SUBANG - As the search for the missing MH370 airplane becomes more intense, the Royal Malaysian Air Force base in Subang is looking more like an airport for the United Nations.
Aircraft from Malaysia, Japan and South Korea can be seen parked in the same area, just waiting to depart for the search operation.
The Japanese Maritime Defence Force has sent four aircraft - two Lockheed C-130s and two Lockheed P3 Orions.
South Korea has sent one each of the same planes.
The United States Navy has three aircraft involved in the search - two P3 Orions and a P-8A Poseidon.
"All the help from these countries is lightening our burden," said an RMAF official, who did not want to be named.
Malaysia has four C-130 and two Casa CN235 at Subang, which serves as a base for the search in the Southern Corridor.
When they get the respective clearance, the aircraft depart to their destinations, which could be more than 4,000km away.
For the search operations in the southern Indian Ocean, the different countries have to get clearance from Indonesia because the aircraft will have to fly over Sumatran airspace.

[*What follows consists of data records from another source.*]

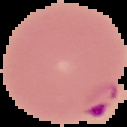

image type = cell region segmented out of the field of view; surrounding area masked to black
preparation = thin blood smear
image size = 127×127 pixels
malaria status = parasitized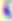
Summary:
  - Modality: micrograph
  - Identification: Toxoplasma gondii
  - Magnification: 400x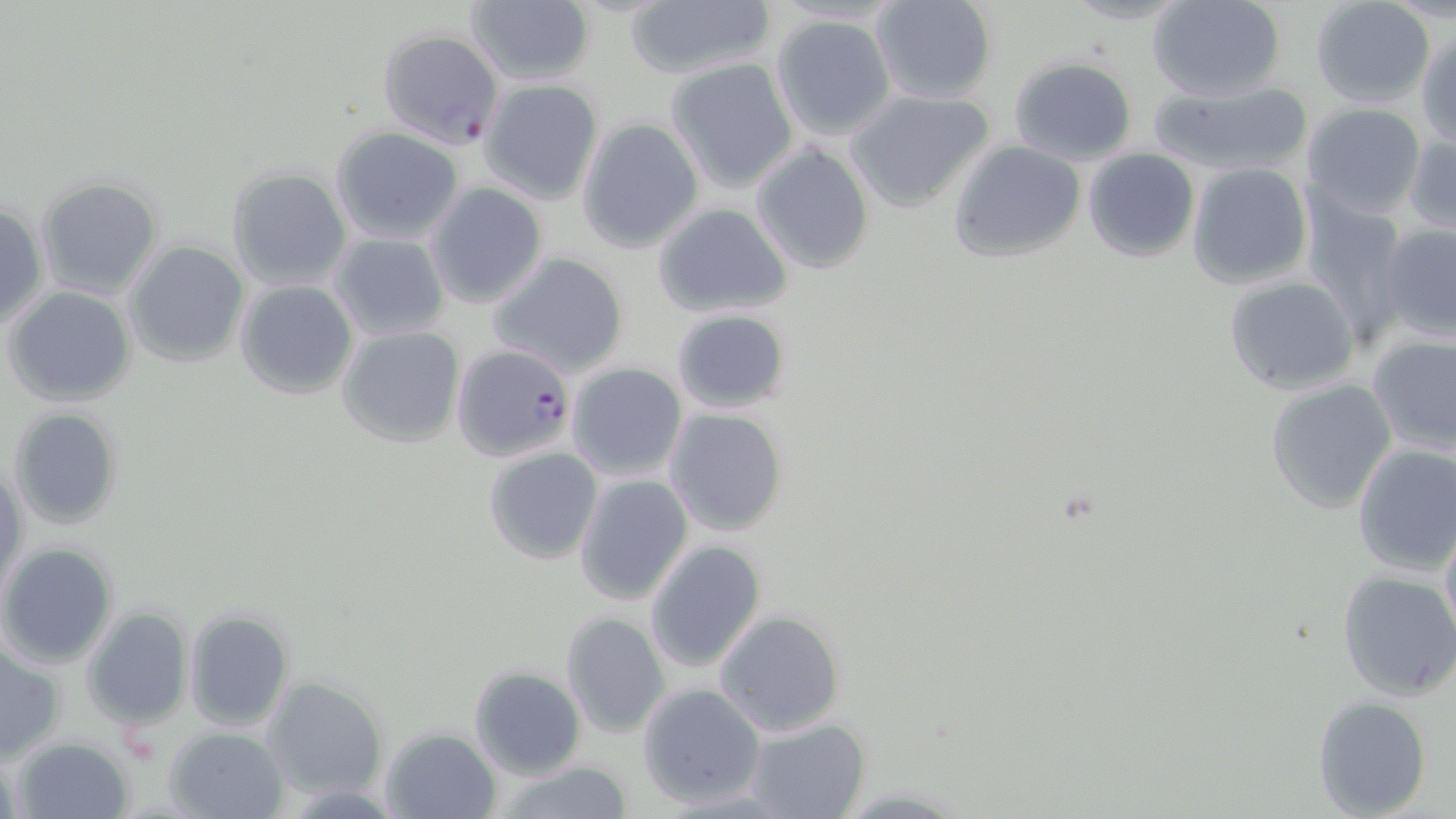
Summary:
  - Coordinate format: approximate bounding boxes as [x1, y1, x2, y2] in pixels
  - Uninfected red blood cell locations: [869, 0, 998, 105], [1057, 0, 1194, 25], [1148, 0, 1285, 102], [1309, 1, 1436, 108], [464, 2, 595, 87], [625, 2, 775, 80], [770, 13, 897, 141], [1418, 31, 1456, 148], [665, 57, 801, 193], [1008, 57, 1136, 165], [478, 78, 604, 205], [1150, 79, 1315, 176], [845, 89, 995, 214], [1302, 103, 1428, 219], [578, 117, 705, 253], [331, 126, 464, 245], [1405, 132, 1455, 237], [949, 140, 1086, 263], [750, 143, 876, 274], [1082, 147, 1199, 262], [1186, 162, 1313, 287], [226, 165, 351, 290], [35, 177, 162, 298], [424, 183, 548, 307], [1302, 196, 1408, 338], [650, 202, 794, 319], [0, 204, 48, 330], [1377, 221, 1456, 344], [329, 232, 449, 341], [123, 241, 250, 368], [486, 251, 630, 376], [1224, 274, 1361, 395], [234, 279, 358, 399], [6, 286, 134, 407], [671, 309, 792, 417], [336, 325, 466, 449], [1366, 333, 1456, 455], [566, 363, 688, 482], [1265, 379, 1397, 513], [7, 406, 123, 530], [664, 407, 788, 537], [1352, 443, 1456, 577], [483, 445, 603, 565], [0, 461, 27, 599], [573, 472, 695, 606], [1439, 517, 1456, 648], [645, 541, 767, 673], [0, 542, 119, 666], [1337, 569, 1456, 703], [82, 607, 193, 729], [183, 608, 294, 731], [715, 609, 845, 737], [560, 613, 671, 738], [1, 646, 64, 763], [470, 665, 586, 778], [261, 675, 390, 803], [637, 683, 764, 808], [1312, 696, 1432, 818], [742, 716, 872, 819], [165, 726, 290, 819], [381, 728, 502, 819], [11, 735, 136, 819], [492, 761, 639, 819]
  - Plasmodium falciparum-infected red blood cell locations: [376, 27, 503, 149], [458, 343, 571, 461]
  - Slide-level diagnosis: Plasmodium falciparum
  - Magnification: 1000x
  - Field of view: one of a larger specimen
  - Stain: May-Grünwald-Giemsa
  - Preparation: thin blood smear
  - Image size: 1456×819 pixels
  - Modality: optical microscopyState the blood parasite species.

Every morning, these aircraft can be seen taking off from the Subang airport.
Each aircraft is assigned a particular sector, said the RMAF official, and each mission could take up to 12 hours including flying time to and from the Indian Ocean.

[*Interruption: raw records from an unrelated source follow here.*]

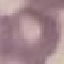
{
  "result": "no malaria parasites seen",
  "preparation": "thin blood film",
  "stain": "Giemsa",
  "image_type": "cell patch, automatically extracted from a larger field of view and resized to 64 × 64 pixels",
  "capture": "smartphone camera at the microscope eyepiece"
}Identify the parasite.
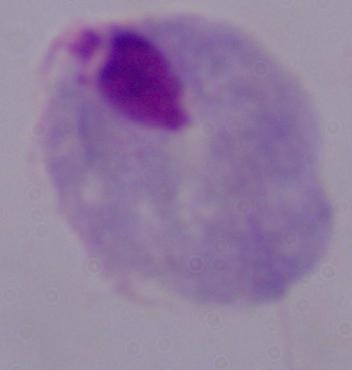
A trichomonad.

magnification = 1000x
modality = photomicrographName the parasite shown.
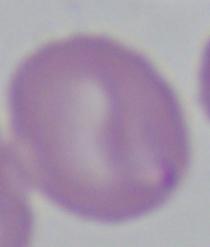

Babesia.

Captured at 1000x magnification. Photomicrograph.Report the malaria status of this cell.
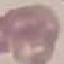
It is uninfected.

Summary:
  - Preparation: thin smear
  - Capture: smartphone through the microscope eyepiece
  - Stain: Giemsa
  - Image type: cell patch, automatically extracted from a larger field of view and resized to 64 × 64 pixels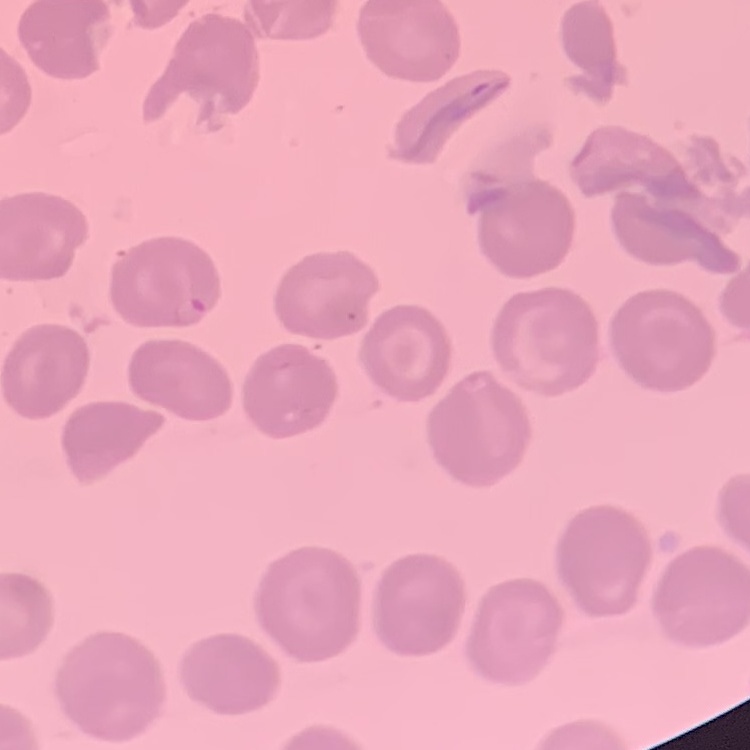

Summary:
  - Erythrocyte morphology: no rouleaux formation
  - Preparation: thin blood smear
  - Stain: Field's or Giemsa
  - Image type: one tile cut from a larger photomicrograph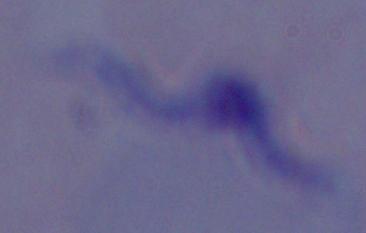

Photomicrograph. A trypanosome is shown. Captured at 1000x magnification.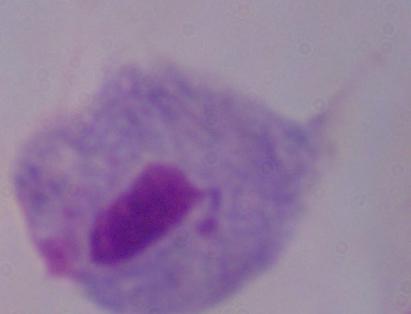
Photomicrograph. A trichomonad is seen. Captured at 1000x magnification.Evaluate for malaria.
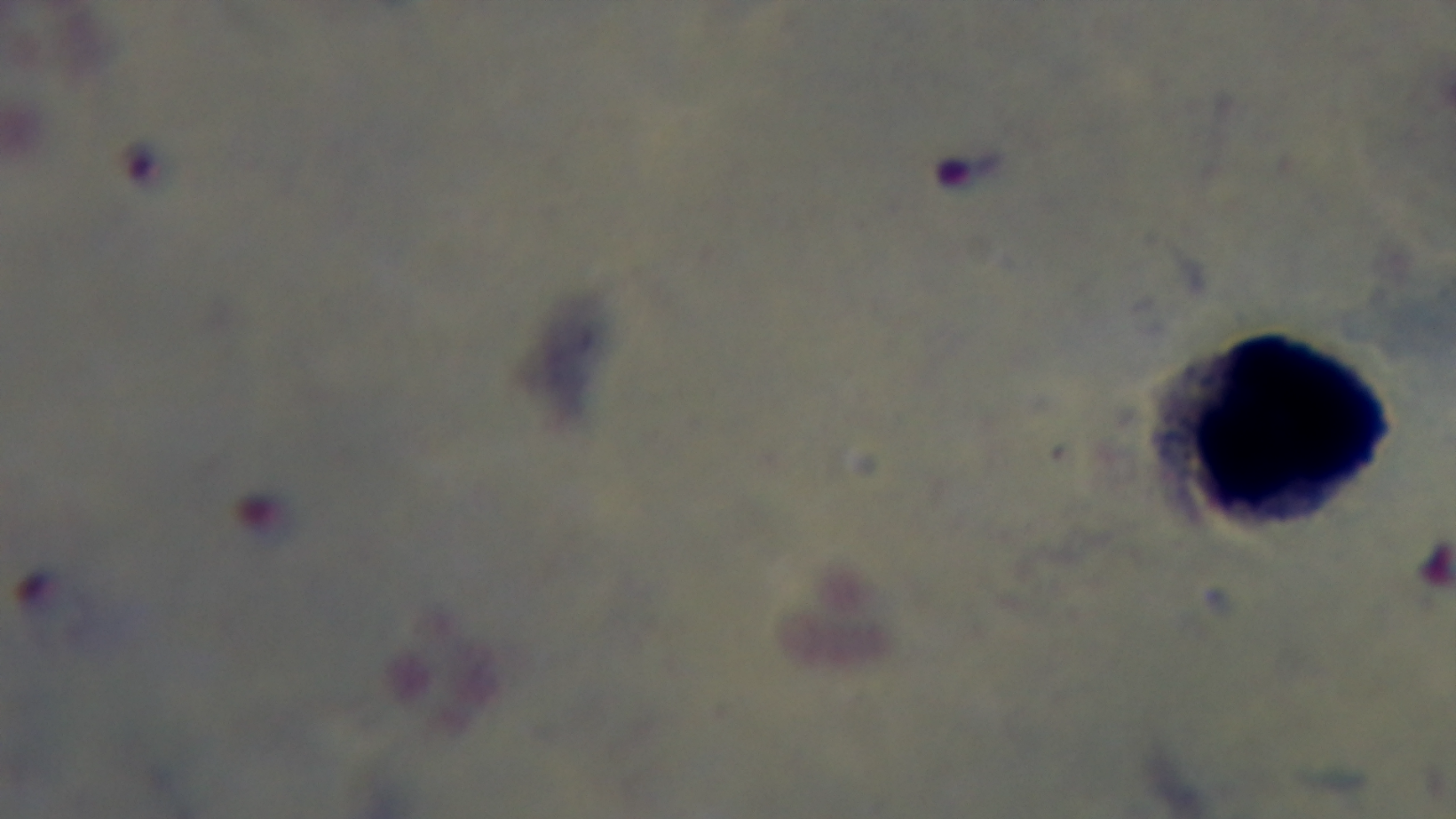

Infected.

field_of_view: single
objective: 100x oil immersion
capture: mounted 4K digital camera
stain: Giemsa
preparation: thick smear
modality: light microscopy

The operations only take place during daylight unlike the previous ones in the South China Sea and the Straits of Malacca that took place even at night.
According to the RMAF official, the planes would fly about 600m or less above the sea.
Each aircraft would cover a square and they would move back and forth to try and make sure each grid is covered.
"The task is difficult because all you see is the sea.
"You need luck to spot something," he said.